I just found out that I'm pregnant (9 wks). It was an accident (although a happy one). It caught me unaware, and I'm completely unprepared and unknowledgeable, since it's my first time.
I have grad student health care, so I wasn't sure who would be on my PPO list. I figured my health care wouldn't be very generous with midwife care, so I just went with the standard OBGYN clinic closest to me. But now, I found out that a midwife who I know in the community is a PPO on my provider list. What is the process for changing your doctor, once you've already started a prenatal program? I'm in need of advice!

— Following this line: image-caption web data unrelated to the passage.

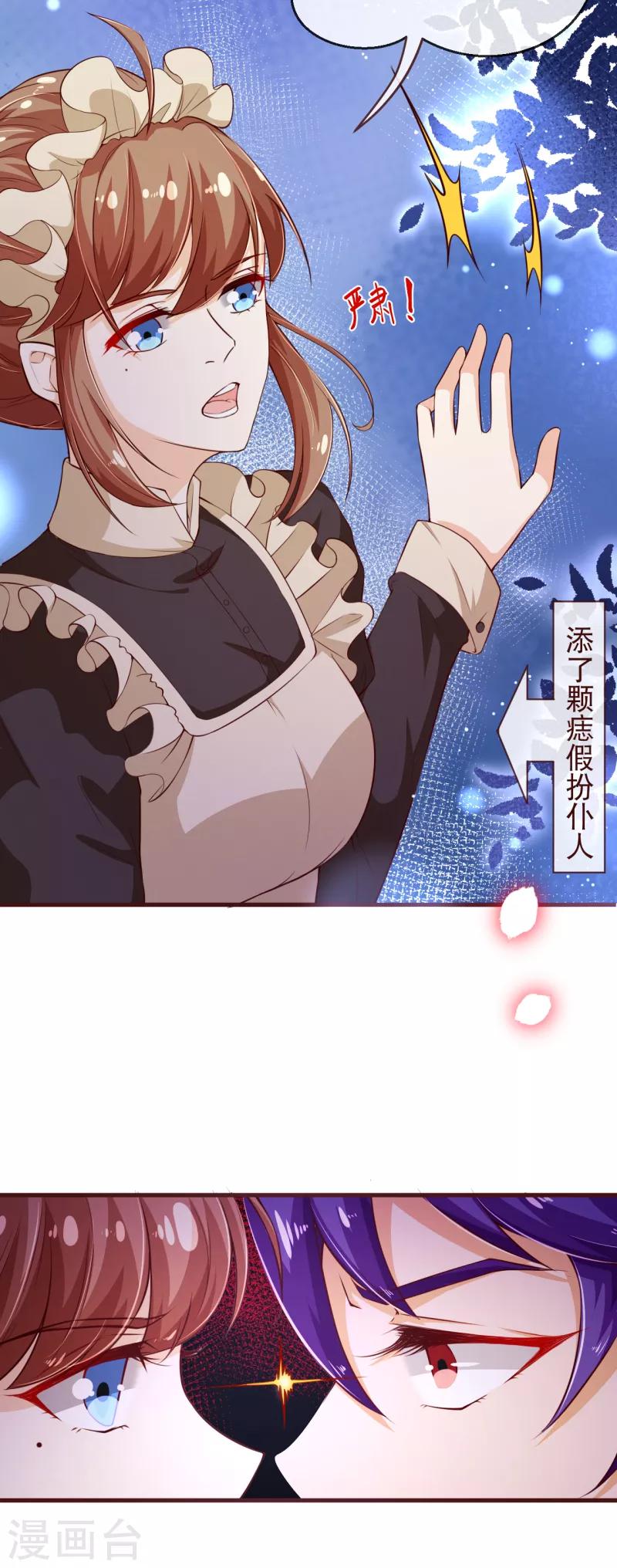 第2季108话 好好伺候少夫人-第235话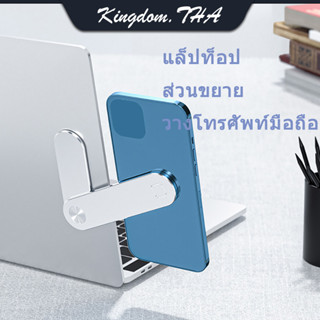 phone stand ชั้นวางคอมพิวเตอร์ ขาตั้งคอมพิวเตอร์ แท่นวางคอม แท่นวางคอมพิวเตอร์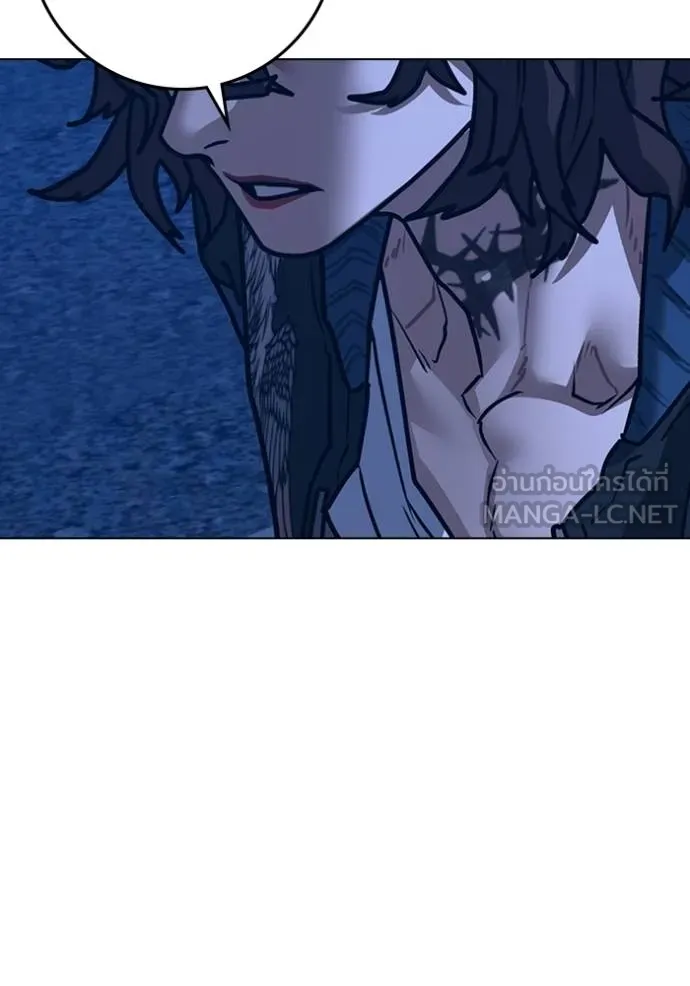 Read Reality Quest TH Manga Online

I contacted you on your own blog Sacha Joy, but just in case you missed that, I would love to chat with you about your upcoming birth and look forward to answering any questions you may have to the best of my knowledge. Please feel free to write me at BlueRoseMama @ hotmail.com anytime.
Blessings,
Val
I have helped birth 3 beautiful girls and I can back up everything you are saying Val. Dylan was a hospital birth with interventions.. if she hadn't been so small there would have been all the problems associated with your other readers experiences. Rowan was a home tub birth and it was awesome.. problem free and beautiful.
Jasmine was a planned c-section with a spinal. Any way a baby comes into the world is beautiful, but you're right about the downsides of the invasive approaches. There is a lot of recovery.
I really want to thank you for sharing your experiences so liberally. It makes a real difference to get these ideas out into the community and spread the love. You are a beautiful mama and have beautiful kids. I admire you and your husband for the awesome work you do creating responsible citizens of our earth.